_Task requirements_:
From the 2015 water polo development trophy text, pull out the passage between "The 5th edition" and "10th place respectively.", inclusive, word for word.

BEGIN Passage shown

= 2015 FINA World Water Polo Development Trophy =

The 5th edition of the Men's FINA World Water Polo Development Trophy was held in Tehran, Iran from May 24 to May 29, 2015.

==Format==
10 teams qualified for the 2015 FINA World Water Polo Development Trophy. They were split into two groups of 4 teams. After playing a Round-robin, the best ranked team of Group A plays against the best ranked team of Group B for the title, the second ranked team of Group A against the second ranked team of Group B for the 3rd place. The third ranked team of Group A against the third ranked team of Group B for the 5th place, the fourth ranked team of Group A against the fourth ranked team of Group B for the 7th place, and finally, the fifth ranked team of Group A against the fifth ranked team of Group B for the 9th and 10th place respectively.

END Passage shown
BEGIN Dataset records

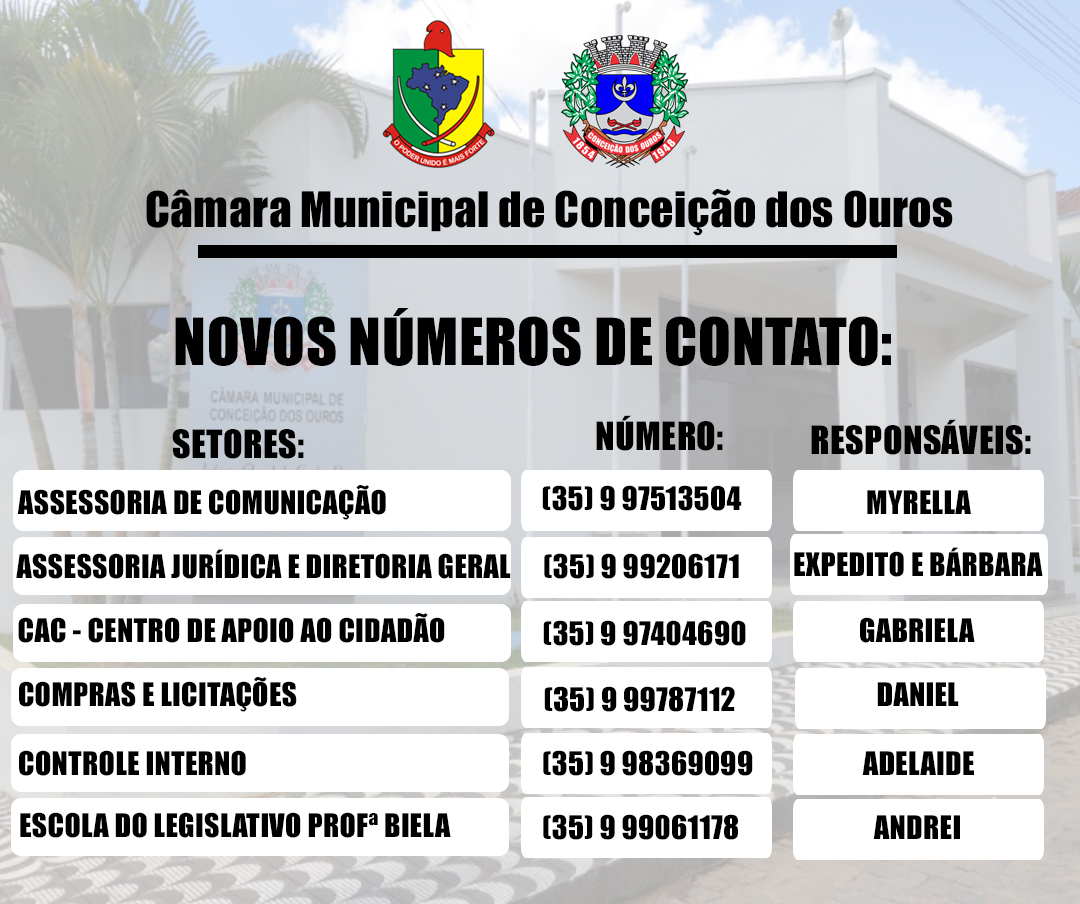 O PODER UNIDO É MAIS FORTE

CONCEIÇÃO DOS OUROS
1854 1948

Câmara Municipal de Conceição dos Ouros

NOVOS NÚMEROS DE CONTATO:

CÂMARA MUNICIPAL DE CONCEIÇÃO DOS OUROS

| SETORES: | NÚMERO: | RESPONSÁVEIS: |
|---|---|---|
| ASSESSORIA DE COMUNICAÇÃO | (35) 9 97513504 | MYRELLA |
| ASSESSORIA JURÍDICA E DIRETORIA GERAL | (35) 9 99206171 | EXPEDITO E BÁRBARA |
| CAC - CENTRO DE APOIO AO CIDADÃO | (35) 9 97404690 | GABRIELA |
| COMPRAS E LICITAÇÕES | (35) 9 99787112 | DANIEL |
| CONTROLE INTERNO | (35) 9 98369099 | ADELAIDE |
| ESCOLA DO LEGISLATIVO PROFª BIELA | (35) 9 99061178 | ANDREI |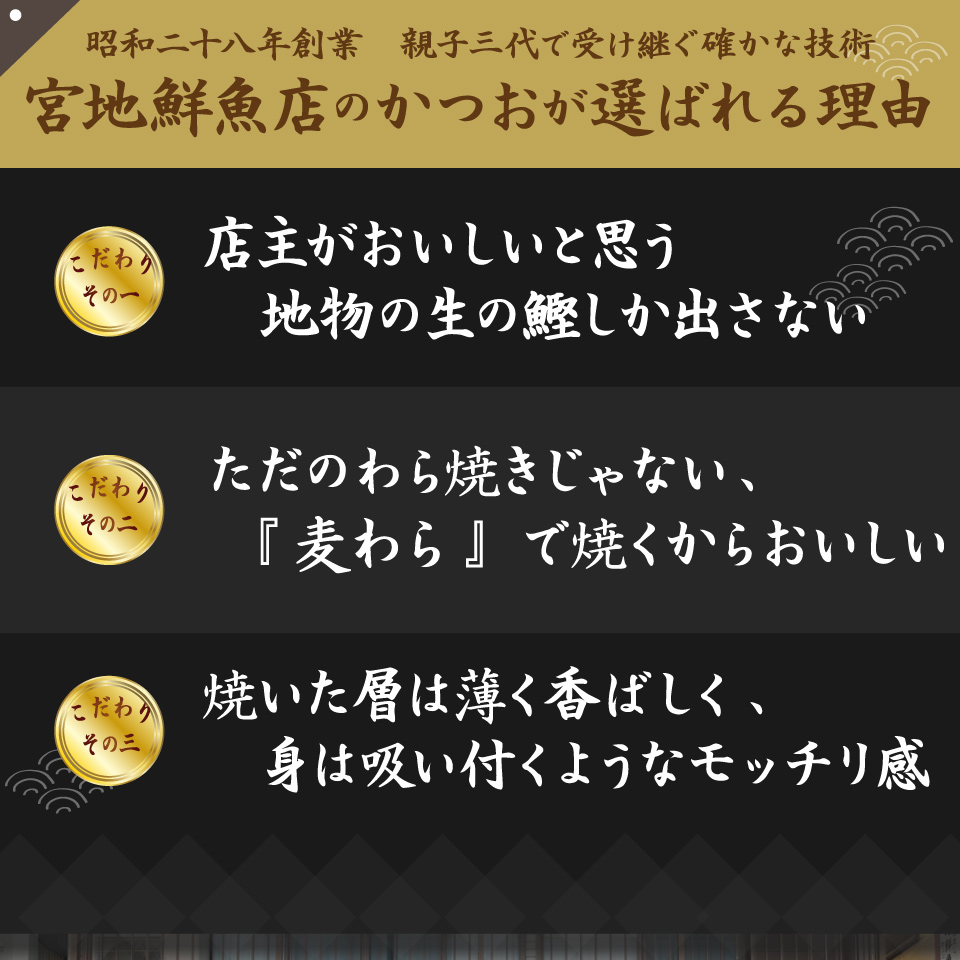 昭和二十八年創業　親子三代で受け継ぐ確かな技術
宮地鮮魚店のかつおが選ばれる理由

こだわり
その一

店主がおいしいと思う
地物の生の鰹しか出さない

こだわり
その二

ただのわら焼きじゃない、
『麦わら』で焼くからおいしい

こだわり
その三

焼いた層は薄く香ばしく、
身は吸い付くようなモッチリ感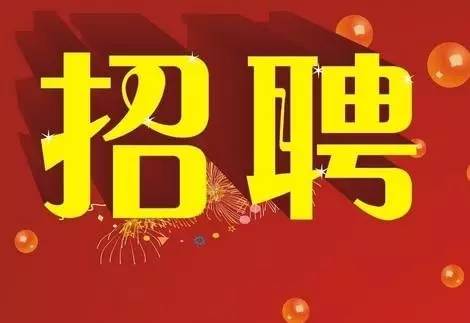 招聘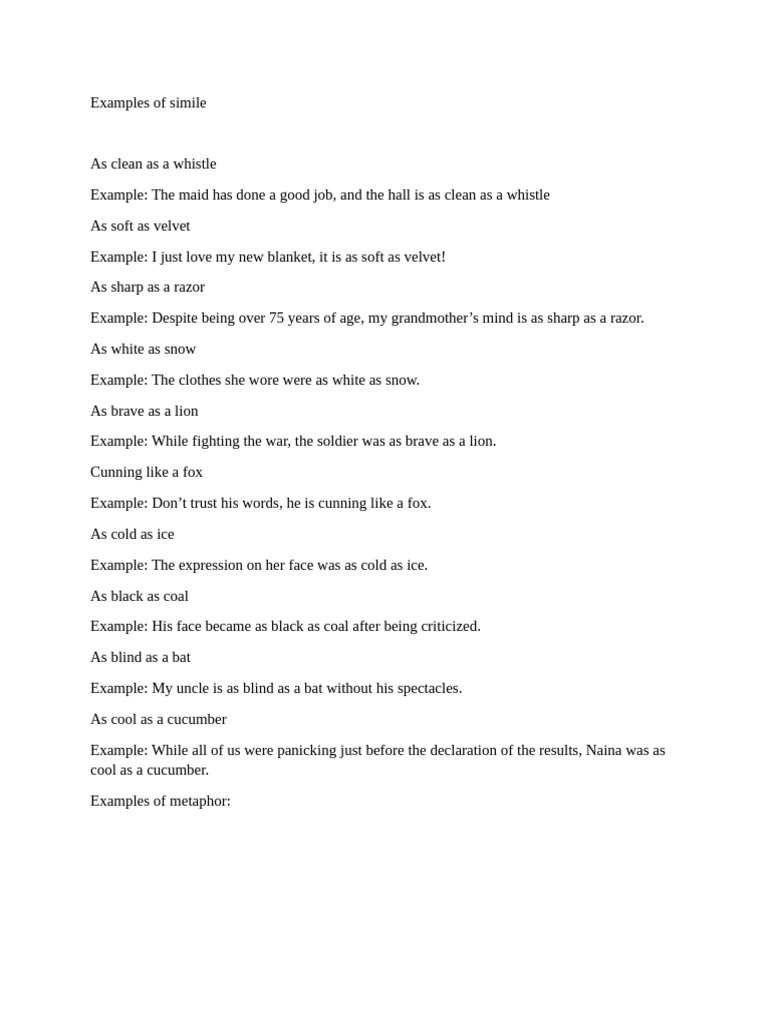 Examples of simile

As clean as a whistle

Example: The maid has done a good job, and the hall is as clean as a whistle

As soft as velvet

Example: I just love my new blanket, it is as soft as velvet!

As sharp as a razor

Example: Despite being over 75 years of age, my grandmother’s mind is as sharp as a razor.

As white as snow

Example: The clothes she wore were as white as snow.

As brave as a lion

Example: While fighting the war, the soldier was as brave as a lion.

Cunning like a fox

Example: Don’t trust his words, he is cunning like a fox.

As cold as ice

Example: The expression on her face was as cold as ice.

As black as coal

Example: His face became as black as coal after being criticized.

As blind as a bat

Example: My uncle is as blind as a bat without his spectacles.

As cool as a cucumber

Example: While all of us were panicking just before the declaration of the results, Naina was as cool as a cucumber.

Examples of metaphor: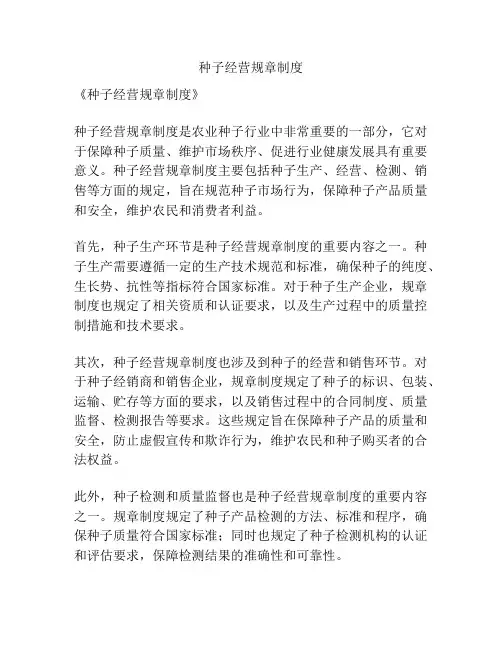 种子经营规章制度

《种子经营规章制度》

种子经营规章制度是农业种子行业中非常重要的一部分，它对于保障种子质量、维护市场秩序、促进行业健康发展具有重要意义。种子经营规章制度主要包括种子生产、经营、检测、销售等方面的规定，旨在规范种子市场行为，保障种子产品质量和安全，维护农民和消费者利益。

首先，种子生产环节是种子经营规章制度的重要内容之一。种子生产需要遵循一定的生产技术规范和标准，确保种子的纯度、生长势、抗性等指标符合国家标准。对于种子生产企业，规章制度也规定了相关资质和认证要求，以及生产过程中的质量控制措施和技术要求。

其次，种子经营规章制度也涉及到种子的经营和销售环节。对于种子经销商和销售企业，规章制度规定了种子的标识、包装、运输、贮存等方面的要求，以及销售过程中的合同制度、质量监督、检测报告等要求。这些规定旨在保障种子产品的质量和安全，防止虚假宣传和欺诈行为，维护农民和种子购买者的合法权益。

此外，种子检测和质量监督也是种子经营规章制度的重要内容之一。规章制度规定了种子产品检测的方法、标准和程序，确保种子质量符合国家标准；同时也规定了种子检测机构的认证和评估要求，保障检测结果的准确性和可靠性。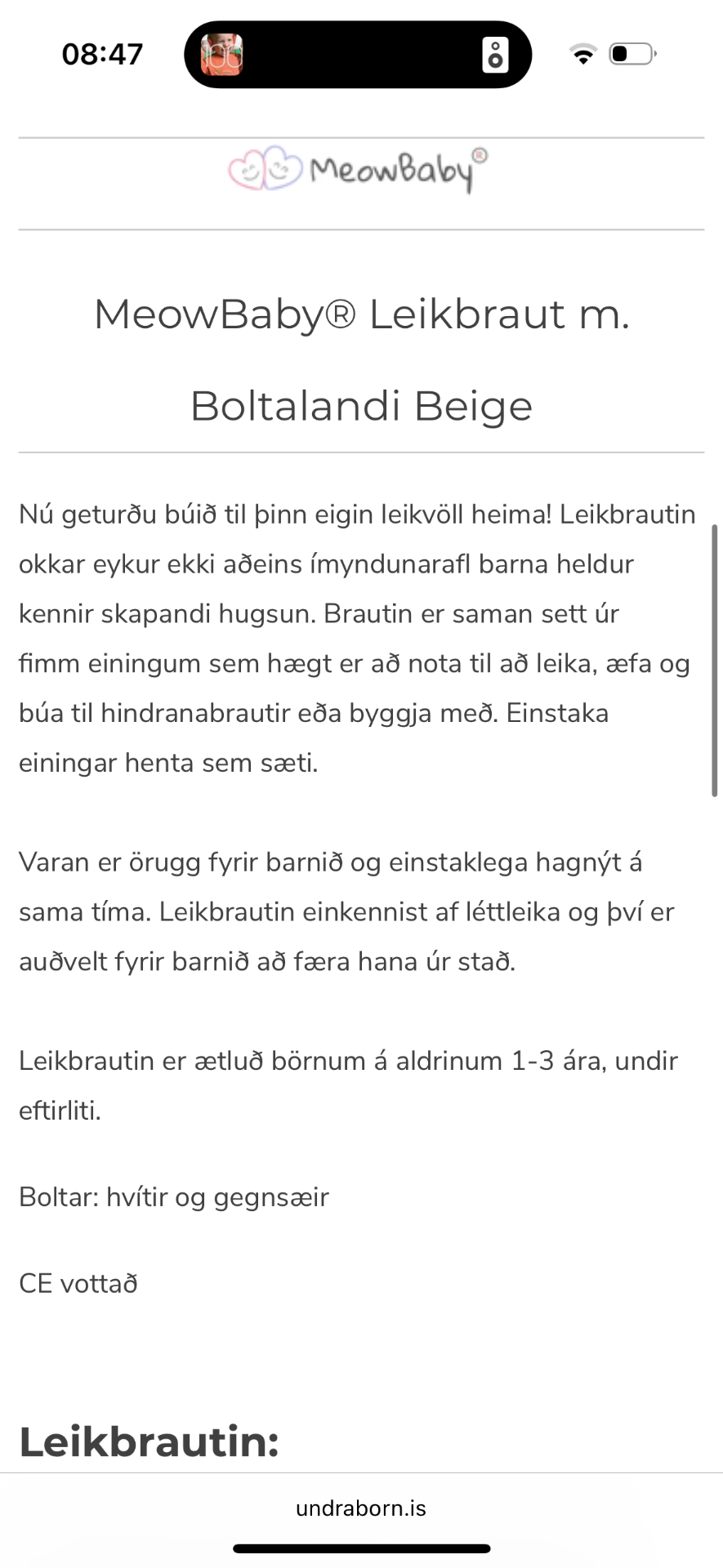 08:47

MeowBaby®

MeowBaby® Leikbraut m. Boltalandi Beige

Nú geturðu búið til þinn eigin leikvöll heima! Leikbrautin okkar eykur ekki aðeins ímyndunarafl barna heldur kennir skapandi hugsun. Brautin er saman sett úr fimm einingum sem hægt er að nota til að leika, æfa og búa til hindranabrautir eða byggja með. Einstaka einingar henta sem sæti.

Varan er örugg fyrir barnið og einstaklega hagnýt á sama tíma. Leikbrautin einkennist af léttleika og því er auðvelt fyrir barnið að færa hana úr stað.

Leikbrautin er ætluð börnum á aldrinum 1-3 ára, undir eftirliti.

Boltar: hvítir og gegnsæir

CE vottað

Leikbrautin:

undraborn.is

END Dataset records

_Solution below_:
The 5th edition of the Men's FINA World Water Polo Development Trophy was held in Tehran, Iran from May 24 to May 29, 2015.

==Format==
10 teams qualified for the 2015 FINA World Water Polo Development Trophy. They were split into two groups of 4 teams. After playing a Round-robin, the best ranked team of Group A plays against the best ranked team of Group B for the title, the second ranked team of Group A against the second ranked team of Group B for the 3rd place. The third ranked team of Group A against the third ranked team of Group B for the 5th place, the fourth ranked team of Group A against the fourth ranked team of Group B for the 7th place, and finally, the fifth ranked team of Group A against the fifth ranked team of Group B for the 9th and 10th place respectively.